§ Consignes
[1] Relevez toutes les émotions que l'extrait sur la vision du cœur cite comme naissant du lien avec ce que nous adoptons.
[2] D'après l'extrait sur la vision du cœur, pourquoi tout change-t-il lorsque nous décidons d'adopter un objet ou un être ? Répondez en une à trois phrases.

Au quotidien en effet, nous ne percevons pas l’importance des objets ou des êtres qui nous entourent, et nous n’établissons aucun lien avec eux. Nous passons à côté d’eux sans les considérer vraiment.
Mais si nous décidons de les adopter, c’est-à-dire de les faire entrer dans notre monde, alors tout change. La chose ou l’être considéré commencent à jouer un rôle dans notre vie : ils prennent de l’importance, ils influent sur ce que nous sommes (et vice versa), il deviennent indispensables. Un lien indéfectible se crée, des émotions naissent : amour, bonheur, tristesse, nostalgie… ce qui nous rend pleinement vivant.
Les choses que nous décidons d’adopter deviennent une part de nous-même. C’est alors que notre destin rencontre celui des autres.
Si l’on élargit encore l’analyse, on comprend que la vision du coeur correspond à la prise de conscience que nous dépendons de tout ce qui peuple l’univers. Notre destin s’inscrit alors dans celui du cosmos tout entier : tout est solidaire, tout est lié, ce qui rappelle la quintessence d’Aristote (le cinquième élément ou « ciment » du monde) ou encore la sympatheia des stoïciens.
La vision du coeur est donc une prise de conscience de notre véritable place dans l’humanité et au sein du Tout : nous dépendons de ce Tout, nous ne pouvons exister qu’à travers lui. De fait, nous sommes au carrefour de toutes les influences du monde, bien loin de l’illusion de la séparation.

§ Données présentées
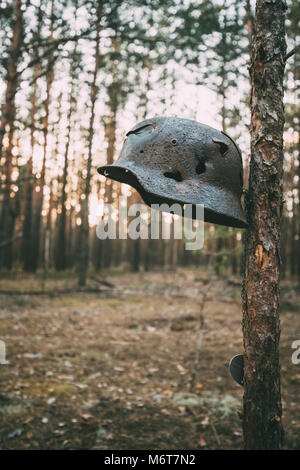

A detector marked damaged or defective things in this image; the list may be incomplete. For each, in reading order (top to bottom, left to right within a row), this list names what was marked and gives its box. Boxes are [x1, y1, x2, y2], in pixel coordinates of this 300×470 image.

§ Réponses attendues
[1] amour, bonheur, tristesse, nostalgie

[2] Adopter une chose ou un être, c'est le faire entrer dans notre monde. Il commence alors à jouer un rôle dans notre vie : il prend de l'importance, influe sur ce que nous sommes et devient indispensable. Un lien indéfectible se crée et des émotions naissent, ce qui nous rend pleinement vivants.